A ballot asking Milton residents to approve $3.1 million in tax increment financing-funded projects easily passed at the polls 681 to 163 for Tuesday’s special ballot.
The measure saw a 10 percent turnout: Of Milton’s 8,289 registered voters, 845 cast ballots, including 113 absentee votes, town clerk Sheryl Prince said.
A second “housekeeping” article on the ballot passed 697 to 144 to issue an $800,000 capital improvement note for the “hourglass” TIF project, previously approved by voters in 2012.
The results were a relief to Milton Selectboard chairman Darren Adams, who sees the vote as an opportunity to change Milton’s image.
“This is great news for the town being able to move ahead on some much-needed projects,” he said. “I’m excited for Milton.”
The vote was Milton’s last shot to use TIF, a tool allowing towns to retain municipal and education tax dollars to bond for public infrastructure projects to stimulate growth. The town only had a 10-year window – which closes March 31, 2018 – to incur debt.
TIF bonds are repaid with the increased property tax value created by said growth and do not raise taxes.
The latter was a misconception the town tackled at a pre-vote meeting Monday night. A handful of residents gathered at the municipal offices community room to question the ballot.
“It sounds scary in a lot of ways, but again, I don’t think we can emphasize enough that the $3.1 [million] we’re asking for is what we know the TIF is already capable of paying, and that’s if nobody ever built anything,” Adams said.
After the vote, Adams called it “one of those rare moments in government’s history where you’re not going to raise taxes.”
A passed ballot means the town can move forward with three projects officials say will improve Route 7’s safety, aesthetics and economic development potential.
The biggest piece will allot $2 million for an “hourglass” design at the troubled Route 7-Railroad Street-Middle Road intersection, a state-ranked high crash location.
The design will build two new roads to connect to Route 7, bisecting properties that currently house the North Country Saloon and Dance Works Academy.
The town will enter negotiations to purchase the saloon’s property from owner Sotos Papaseraphim, town manager Don Turner told the Indy earlier this month, and the additional $2 million in TIF will help acquire those rights-of-way.

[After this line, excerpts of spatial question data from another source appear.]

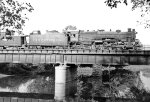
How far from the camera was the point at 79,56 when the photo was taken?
44.4 meters

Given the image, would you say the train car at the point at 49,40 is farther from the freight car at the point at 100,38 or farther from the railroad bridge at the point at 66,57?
the railroad bridge at the point at 66,57

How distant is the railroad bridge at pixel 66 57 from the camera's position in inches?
1628

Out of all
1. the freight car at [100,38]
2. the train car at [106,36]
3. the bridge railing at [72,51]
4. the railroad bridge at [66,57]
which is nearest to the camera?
the bridge railing at [72,51]

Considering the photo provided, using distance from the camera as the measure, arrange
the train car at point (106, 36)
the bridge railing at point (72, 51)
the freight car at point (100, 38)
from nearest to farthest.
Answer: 1. the bridge railing at point (72, 51)
2. the freight car at point (100, 38)
3. the train car at point (106, 36)

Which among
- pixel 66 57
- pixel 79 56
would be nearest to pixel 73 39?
pixel 66 57

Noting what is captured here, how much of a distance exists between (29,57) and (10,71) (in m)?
32.4

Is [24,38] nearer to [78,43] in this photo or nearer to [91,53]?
[78,43]

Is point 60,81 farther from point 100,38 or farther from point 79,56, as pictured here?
point 100,38

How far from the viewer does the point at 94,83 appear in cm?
5081

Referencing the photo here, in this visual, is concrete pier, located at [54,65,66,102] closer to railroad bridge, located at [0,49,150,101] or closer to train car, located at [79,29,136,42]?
railroad bridge, located at [0,49,150,101]

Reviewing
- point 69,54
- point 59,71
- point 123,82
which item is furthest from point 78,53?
point 123,82

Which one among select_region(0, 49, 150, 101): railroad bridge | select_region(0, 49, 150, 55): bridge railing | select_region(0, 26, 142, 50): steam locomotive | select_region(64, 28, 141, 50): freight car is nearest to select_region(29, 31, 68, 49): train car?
select_region(0, 26, 142, 50): steam locomotive

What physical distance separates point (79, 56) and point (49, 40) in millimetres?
9491

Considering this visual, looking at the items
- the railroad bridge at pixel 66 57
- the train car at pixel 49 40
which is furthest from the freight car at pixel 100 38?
the railroad bridge at pixel 66 57
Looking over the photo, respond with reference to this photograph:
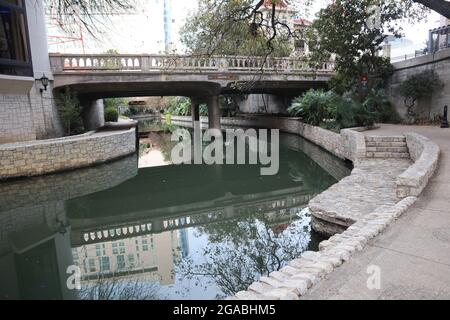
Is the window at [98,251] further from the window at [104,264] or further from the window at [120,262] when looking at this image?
the window at [120,262]

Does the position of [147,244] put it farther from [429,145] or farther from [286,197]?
[429,145]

Another $1 million will build the “southern gateway,” a four-way signalized intersection across from Milton Mobile Home Cooperative that will open the parcel between the old Sears and SNAP Fitness for development.
The remaining $100,000 will be allocated toward sidewalk and streetscaping.
All told, the TIF money will build two new traffic lights, news that made Milton resident Maryann Lynch groan.
“I just hope there’d be a turning lane for these intersections so traffic won’t back up,” she said after Monday’s hearing. “Maybe they’d be timed in such a way we’re not sitting there for a long period of time at each one.”
Lynch thinks the hourglass design is “odd” but said it could improve safety, a benefit echoed by resident Jennifer Maynard. A runner, Maynard said it sometimes takes 15 minutes to cross the busy Route 7.
Adams acknowledged the traffic lights could be viewed as obstacles to getting through town, but traffic – uncontrolled by signals – is the true obstacle.
“You might have that one poor person who’s just trying to make a left turn,” Adams said, citing a common commuting complaint. “This should, by the way, make it safer for pedestrians to cross the street. Anybody knows who drives that portion of Route 7 knows it’s pretty pedestrian unfriendly.”
Adams noted the intersection has been discussed for more than 25 years, and it’s only now that monies are lined up to fix the problem.
Selectboard vice-chairman Ken Nolan said Catamount Industrial Park shows what TIF can accomplish. In the ’90s, the town bonded for a new sewer plant and sewer lines that made development there possible.
Today, the park’s latest tenants are well-known names: Bove’s, Vermont SportsCar and Old Dominion trucking.
“You talk about the jobs, the amount of tax base that’s grown – that’s an example of what can happen if you do this right,” Nolan said. “We’re trying to do the same type of thing on Route 7.”
Developer Michael McCormick, representing his father, Hubert, already has plans once the traffic light goes in. His family has a mixed-use planned unit development approved that could include a full-service restaurant.
Pressed for details Monday night, McCormick would only say the “major chain” is “very interested in the area.
“We’re hoping the traffic light will allow that agreement to be finalized and bring it to that location,” he added.
Amy Cook, Milton Artists’ Guild member who served on the town’s Improvements Committee, said the streetscaping will create a sense of place in Milton and will draw businesses to town.
In the end, Lynch pledged her support.
“I hope it turns out the way they want it to,” she said.
Adams is hopeful work could begin as soon as next year.